Dakar-Cumhurbaşkanı Erdoğan'ın 4 günlük Afrika seyahatinin
üçüncü durağı Senegal'deyiz. Cuma günü Mali'ye uğrayarak seyahati
tamamlayacak olan Erdoğan'ın çabası Türkiye'nin "Afrika açılımını"
pekiştirmek.
Türkiye'nin dış politikasını hem ekonomik hem de stratejik
ilişkiler temelinde güçlendirmek. Cezayir ile de başlatılan
Stratejik İşbirliği Konseyi mekanizması gibi. Ayrıca, Erdoğan bu
seyahatlerle FETÖ ile mücadele çerçevesinde Türkiye'nin insani ve
kalkınma yardımı ve eğitim kurumları gibi yumuşak güç unsurlarını
tahkim etmek istiyor.
Ancak Türkiye'nin bu hamlelerini ilgili ülkelerin menfaatlerini de
önceleyerek yeni bir siyasal dil üzerinde yürütüyor. İstikrar,
güvenlik ve ticaretin önemine vurgu yaptığı kadar ülkeler arasında
"adil, eşit ve hakça" ilişki olması gerektiğinin altını
çiziyor.
Bu arada, Kudüs'ün statüsü konusunda gösterdiği hassasiyet gittiği ülkelerde takdir görüyor. Batı medyasının "başımızın çaresine bakarız" diyen bir liderin bu ısrarlı eleştirilerinden ne kadar rahatsız olduğunu biliyoruz. *** Erdoğan Batılı ülkeleri sadece eleştirmiyor, yeni bir işbirliği temelinde ilişkileri gözden geçirmeyi de öneriyor. Bu sebeple Erdoğan'ı "Kaddafi" ya da "Saddam" gibi resmetmek isteyen çevrelerin gayreti başarılı olamıyor. Yine de Batı medyasında "otoriterleşme" eleştirisi adı altında "güçlü bir ötekileştirme" yapıldığı da aşikâr.

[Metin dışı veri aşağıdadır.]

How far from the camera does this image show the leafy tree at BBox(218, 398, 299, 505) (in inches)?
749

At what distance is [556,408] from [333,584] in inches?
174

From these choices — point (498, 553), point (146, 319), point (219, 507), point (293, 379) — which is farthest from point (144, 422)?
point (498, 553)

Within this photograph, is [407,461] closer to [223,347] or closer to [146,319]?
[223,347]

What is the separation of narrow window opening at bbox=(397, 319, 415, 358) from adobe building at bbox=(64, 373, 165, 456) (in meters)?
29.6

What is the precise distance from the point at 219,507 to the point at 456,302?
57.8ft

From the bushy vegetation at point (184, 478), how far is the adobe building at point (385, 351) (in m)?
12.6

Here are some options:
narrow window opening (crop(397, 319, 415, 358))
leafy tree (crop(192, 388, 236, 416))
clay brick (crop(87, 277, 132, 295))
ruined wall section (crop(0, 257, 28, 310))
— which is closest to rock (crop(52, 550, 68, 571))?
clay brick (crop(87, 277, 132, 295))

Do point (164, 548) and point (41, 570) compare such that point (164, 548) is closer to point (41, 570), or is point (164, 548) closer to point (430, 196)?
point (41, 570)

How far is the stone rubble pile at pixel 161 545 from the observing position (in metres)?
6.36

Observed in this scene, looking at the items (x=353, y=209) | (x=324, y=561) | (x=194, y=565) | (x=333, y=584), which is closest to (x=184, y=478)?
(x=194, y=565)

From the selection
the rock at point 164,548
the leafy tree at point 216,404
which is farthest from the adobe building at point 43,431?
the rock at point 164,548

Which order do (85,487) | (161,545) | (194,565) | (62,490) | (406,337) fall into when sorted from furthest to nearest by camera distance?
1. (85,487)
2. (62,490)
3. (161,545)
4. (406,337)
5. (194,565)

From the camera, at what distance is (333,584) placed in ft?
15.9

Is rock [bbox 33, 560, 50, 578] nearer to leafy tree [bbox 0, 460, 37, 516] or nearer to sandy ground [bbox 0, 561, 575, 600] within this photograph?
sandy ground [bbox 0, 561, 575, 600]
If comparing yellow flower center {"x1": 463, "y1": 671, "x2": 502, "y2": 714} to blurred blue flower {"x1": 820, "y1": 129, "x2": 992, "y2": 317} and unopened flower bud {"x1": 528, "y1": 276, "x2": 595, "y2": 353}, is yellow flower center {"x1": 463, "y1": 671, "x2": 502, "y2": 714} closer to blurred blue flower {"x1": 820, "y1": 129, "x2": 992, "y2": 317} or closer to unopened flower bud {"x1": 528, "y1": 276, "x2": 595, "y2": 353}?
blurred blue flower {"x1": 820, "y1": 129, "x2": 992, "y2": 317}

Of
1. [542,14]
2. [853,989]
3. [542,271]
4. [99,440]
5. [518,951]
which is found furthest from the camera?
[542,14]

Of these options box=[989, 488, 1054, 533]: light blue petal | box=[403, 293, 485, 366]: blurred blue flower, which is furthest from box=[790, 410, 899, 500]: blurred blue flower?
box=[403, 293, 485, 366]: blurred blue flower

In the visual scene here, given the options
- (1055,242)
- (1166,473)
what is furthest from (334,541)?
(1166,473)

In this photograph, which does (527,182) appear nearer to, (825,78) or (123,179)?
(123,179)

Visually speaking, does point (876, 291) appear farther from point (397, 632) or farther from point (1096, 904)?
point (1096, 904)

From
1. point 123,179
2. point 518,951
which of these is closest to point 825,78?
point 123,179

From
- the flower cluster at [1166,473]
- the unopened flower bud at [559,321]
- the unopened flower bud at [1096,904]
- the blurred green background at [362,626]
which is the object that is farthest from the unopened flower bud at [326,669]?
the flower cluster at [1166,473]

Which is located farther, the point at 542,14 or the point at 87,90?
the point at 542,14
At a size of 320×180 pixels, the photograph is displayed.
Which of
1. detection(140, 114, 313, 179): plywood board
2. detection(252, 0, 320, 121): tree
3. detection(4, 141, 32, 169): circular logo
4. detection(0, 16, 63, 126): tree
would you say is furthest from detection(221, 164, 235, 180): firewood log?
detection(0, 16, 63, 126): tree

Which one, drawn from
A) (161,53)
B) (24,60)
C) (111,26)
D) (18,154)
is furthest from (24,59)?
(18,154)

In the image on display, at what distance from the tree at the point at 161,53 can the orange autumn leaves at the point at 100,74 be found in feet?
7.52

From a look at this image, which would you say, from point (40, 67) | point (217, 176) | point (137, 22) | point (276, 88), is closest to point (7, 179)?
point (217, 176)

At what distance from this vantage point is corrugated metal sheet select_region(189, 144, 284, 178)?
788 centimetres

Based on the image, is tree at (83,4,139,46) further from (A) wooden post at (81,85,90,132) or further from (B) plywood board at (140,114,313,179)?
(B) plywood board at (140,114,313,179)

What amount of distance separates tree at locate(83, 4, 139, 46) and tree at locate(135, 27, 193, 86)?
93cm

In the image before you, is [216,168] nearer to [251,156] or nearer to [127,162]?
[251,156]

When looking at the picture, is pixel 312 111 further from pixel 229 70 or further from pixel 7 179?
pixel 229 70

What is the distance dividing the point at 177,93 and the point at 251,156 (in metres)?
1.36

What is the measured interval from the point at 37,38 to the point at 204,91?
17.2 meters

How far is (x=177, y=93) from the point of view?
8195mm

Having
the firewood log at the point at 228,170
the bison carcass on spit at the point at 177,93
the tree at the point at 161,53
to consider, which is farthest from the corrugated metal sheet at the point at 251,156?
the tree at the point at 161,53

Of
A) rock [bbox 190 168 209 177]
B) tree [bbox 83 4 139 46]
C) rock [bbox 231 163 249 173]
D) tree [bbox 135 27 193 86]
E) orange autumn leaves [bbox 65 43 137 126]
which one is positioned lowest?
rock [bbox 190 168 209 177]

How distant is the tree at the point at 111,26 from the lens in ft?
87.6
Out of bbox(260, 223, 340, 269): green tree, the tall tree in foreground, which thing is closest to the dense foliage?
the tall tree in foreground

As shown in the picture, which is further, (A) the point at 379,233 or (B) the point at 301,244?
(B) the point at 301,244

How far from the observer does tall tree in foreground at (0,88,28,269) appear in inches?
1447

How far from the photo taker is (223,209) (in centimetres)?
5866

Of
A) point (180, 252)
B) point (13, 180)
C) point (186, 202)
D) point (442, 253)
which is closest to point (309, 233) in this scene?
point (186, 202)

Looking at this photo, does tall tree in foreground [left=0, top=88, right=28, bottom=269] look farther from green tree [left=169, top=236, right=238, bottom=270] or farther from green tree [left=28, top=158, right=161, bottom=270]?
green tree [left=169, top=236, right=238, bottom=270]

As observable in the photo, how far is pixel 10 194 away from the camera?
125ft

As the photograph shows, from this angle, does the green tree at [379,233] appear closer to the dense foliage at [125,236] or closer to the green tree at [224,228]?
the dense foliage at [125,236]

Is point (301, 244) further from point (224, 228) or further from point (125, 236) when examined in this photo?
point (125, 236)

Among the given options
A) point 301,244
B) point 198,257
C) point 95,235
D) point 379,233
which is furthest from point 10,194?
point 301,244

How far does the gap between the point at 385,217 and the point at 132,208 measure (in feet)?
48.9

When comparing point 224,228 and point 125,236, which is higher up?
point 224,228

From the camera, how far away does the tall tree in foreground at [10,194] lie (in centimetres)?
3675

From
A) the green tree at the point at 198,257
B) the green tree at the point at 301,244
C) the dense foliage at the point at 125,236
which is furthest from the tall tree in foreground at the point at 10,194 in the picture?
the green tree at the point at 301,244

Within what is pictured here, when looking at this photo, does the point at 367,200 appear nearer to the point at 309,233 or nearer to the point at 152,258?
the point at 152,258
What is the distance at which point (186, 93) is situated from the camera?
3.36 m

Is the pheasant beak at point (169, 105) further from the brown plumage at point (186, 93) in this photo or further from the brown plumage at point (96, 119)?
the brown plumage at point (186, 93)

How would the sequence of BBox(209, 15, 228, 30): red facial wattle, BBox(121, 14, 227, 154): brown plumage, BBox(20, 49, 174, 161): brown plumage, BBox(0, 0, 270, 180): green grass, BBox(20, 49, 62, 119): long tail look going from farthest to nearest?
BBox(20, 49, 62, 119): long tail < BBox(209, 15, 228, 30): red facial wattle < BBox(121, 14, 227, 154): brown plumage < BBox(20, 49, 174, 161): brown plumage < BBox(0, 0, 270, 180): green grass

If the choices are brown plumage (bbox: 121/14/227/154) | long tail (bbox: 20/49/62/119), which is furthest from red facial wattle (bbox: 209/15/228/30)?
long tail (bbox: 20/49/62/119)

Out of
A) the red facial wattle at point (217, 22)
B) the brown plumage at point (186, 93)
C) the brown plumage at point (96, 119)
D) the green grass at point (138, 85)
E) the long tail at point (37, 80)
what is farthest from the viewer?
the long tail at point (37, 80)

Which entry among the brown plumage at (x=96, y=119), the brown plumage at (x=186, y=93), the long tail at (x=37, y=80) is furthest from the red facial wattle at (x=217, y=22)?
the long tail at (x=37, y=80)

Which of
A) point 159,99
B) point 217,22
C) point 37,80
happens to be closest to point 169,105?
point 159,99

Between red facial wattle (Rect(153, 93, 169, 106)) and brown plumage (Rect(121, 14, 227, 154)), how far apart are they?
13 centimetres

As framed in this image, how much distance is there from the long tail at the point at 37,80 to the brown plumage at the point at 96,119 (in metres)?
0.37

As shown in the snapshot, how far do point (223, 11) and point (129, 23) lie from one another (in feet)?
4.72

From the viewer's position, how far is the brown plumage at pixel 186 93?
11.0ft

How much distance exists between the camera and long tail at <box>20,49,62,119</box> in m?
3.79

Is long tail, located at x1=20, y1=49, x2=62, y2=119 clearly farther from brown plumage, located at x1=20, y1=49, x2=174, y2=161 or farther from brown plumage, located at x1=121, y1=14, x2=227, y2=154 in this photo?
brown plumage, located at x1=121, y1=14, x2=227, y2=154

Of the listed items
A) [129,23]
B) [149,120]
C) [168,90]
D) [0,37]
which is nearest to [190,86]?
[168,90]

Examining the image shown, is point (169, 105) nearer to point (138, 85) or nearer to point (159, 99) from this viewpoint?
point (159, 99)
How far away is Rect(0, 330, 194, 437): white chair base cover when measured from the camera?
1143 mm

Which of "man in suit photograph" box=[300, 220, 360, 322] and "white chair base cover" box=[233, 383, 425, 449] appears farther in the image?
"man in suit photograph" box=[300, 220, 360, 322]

Erdoğan bunları dert etmiyor, doğru bildiği yönde çabasını yoğunlaştırıyor. Hem Batılı "müttefikleriyle" hem Rusya ve İran ile işbirliğini geliştirmeye çalışıyor. Hem de Afrika gibi büyük güçlerin rekabet halinde olduğu bir coğrafyada Türkiye'nin varlığını güçlendiriyor. Bu çabası karşılık da buluyor.
Moritanya'daki halkın coşkulu Erdoğan karşılaması alışık olduğumuz bir fotoğraf. Kadın, erkek, yaşlı genç kalabalıkların yüzündeki sevinç ve sevgi görmeye değerdi. Evlerinden Erdoğan'ı görmek için çıkan yaşlılar da vardı, Türkiye'nin okullarında eğitim gören gençler de... Nitekim Sudan'da da, Pakistan'da da, Gümülcine'de de aynı karelere şahit olmuştuk. *** Erdoğan'ın Cezayir'de gazetecilerle yaptığı sohbette gündem Afrika gezisi olduğu kadar Afrin operasyonu ve iç gelişmelerdi. YPG ile mücadele ve Afrin merkezine girme kararlılığını anlatırken ilginç bir benzetme kullandı: "Ejderhayı yarı canlı bırakmayacaksın. Bu iş öyle veya böyle bitecek."
Bu benzetme ABD ve Almanya'nın Güvenlik Konseyi'nin Doğu Guta ile ilgili aldığı ateşkes kararını Afrin'e de uygulatma çabasına da cevap niteliğindeydi. Erdoğan, Afrin harekâtını sonuna kadar götürme niyetinde. Zira, PKK-YPG'nin Türkiye'nin uzun vadede bekası için ne denli bir tehdit olduğunu iyi biliyor.
ABD ve Almanya'nın Türkiye'nin güvenlik sorunlarını gözetmeyen yaklaşımlarının konuşmakla aşılamayacağını da... Binlerce YPG'linin TSK ile savaşmak için Afrin'e gitmesinin Deaş'la mücadeleyi aksatacağını söyleyen Amerikalılar yok ettikleri "ejderhanın" canlanma ihtimalinden endişe ediyorlar.
Ancak binlerce uçak ve TIR dolusu silahla besledikleri "ejderhanın" Türkiye'ye tehdit oluşturmasını umursamıyorlar. On beş yıldır Batılı devlet adamlarıyla müzakere yapan bir lider olarak Erdoğan bu "eşitsiz, adaletsiz ve bencil" yaklaşımdan bıkmış durumda.
Her Afrika ülkesine gittiğinde bu yaklaşımdan aslında Batı dışı dünyanın da muzdarip olduğunu daha yakından idrak ediyor.